In the kitchen you ask her about her son, not out of politeness, but because you really care. For once she doesn’t smile and describe a few things with her broken French. This time, she looks away, out the window into your garden, and tells you about how he asks his grand-parents why his mother and father aren’t home. He asks them where his parents are, why all the other children spend Christmas with their mummy and not him. She wipes the tears pearling in the corner of her clear eyes. She says she doesn’t want to be a cleaning lady for the rest of her life. You ask her why don’t you fly your son over from Ukraine and live with him in the 18eme arrondissement, school is free in France. You realize you don’t know anything, because the words ring false as soon as they come out of your silly mouth. She stares at the floor. A floor she will have to clean in a couple of hours, after she’s finished the living room. She says she wants to speak French, in her broken French.
You look up “Free French lessons for adults” on google and take the hours, the phone numbers and the addresses down of the only two organizations which provide them.

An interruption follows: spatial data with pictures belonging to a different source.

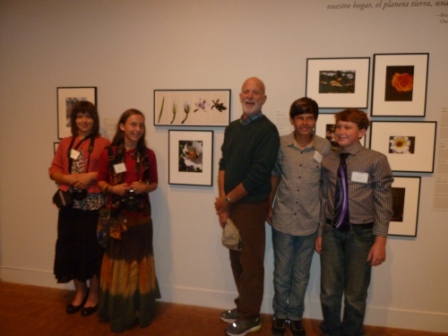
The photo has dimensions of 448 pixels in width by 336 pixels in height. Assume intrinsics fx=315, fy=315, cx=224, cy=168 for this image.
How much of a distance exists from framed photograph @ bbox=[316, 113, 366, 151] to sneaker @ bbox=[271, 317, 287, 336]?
4.29 feet

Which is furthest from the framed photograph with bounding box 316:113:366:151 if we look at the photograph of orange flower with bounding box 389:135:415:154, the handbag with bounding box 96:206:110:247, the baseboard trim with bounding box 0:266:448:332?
the handbag with bounding box 96:206:110:247

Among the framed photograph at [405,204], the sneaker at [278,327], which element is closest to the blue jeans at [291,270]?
the sneaker at [278,327]

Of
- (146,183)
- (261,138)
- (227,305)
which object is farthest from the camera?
(227,305)

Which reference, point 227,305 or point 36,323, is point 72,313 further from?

Somehow you’re not surprised that in the land of socialism there are no governmentally run programs for teaching French to foreigners. Growing up means seeing what is beyond the beautiful decrepit gate for what it is. You even look up the words “hours”, “days”, “telephone” and “address” in Ukrainian, and write them down next to the information.
When you hand her the piece of paper she smiles, and says your handwriting in Ukrainian is very sweet. She leaves the house and you’re leaving too, tomorrow morning.
In the plane you stare out the window. Your mother didn’t want to let you go. Your friends, your dogs. No one did. Even the one you didn’t want but wanted to see. You didn’t want to leave them either.
The plane takes off and you feel your heart thump quicker. In your head you say good-bye to Paris, cloudy and grey, miniature streets and buildings intertwining with that old, long river. The city sees you leave. It commends you to come back soon.
With a sigh, you tilt your head back against the seat. You wish you had spent the money from the plane ticket on the sad and confused little boy.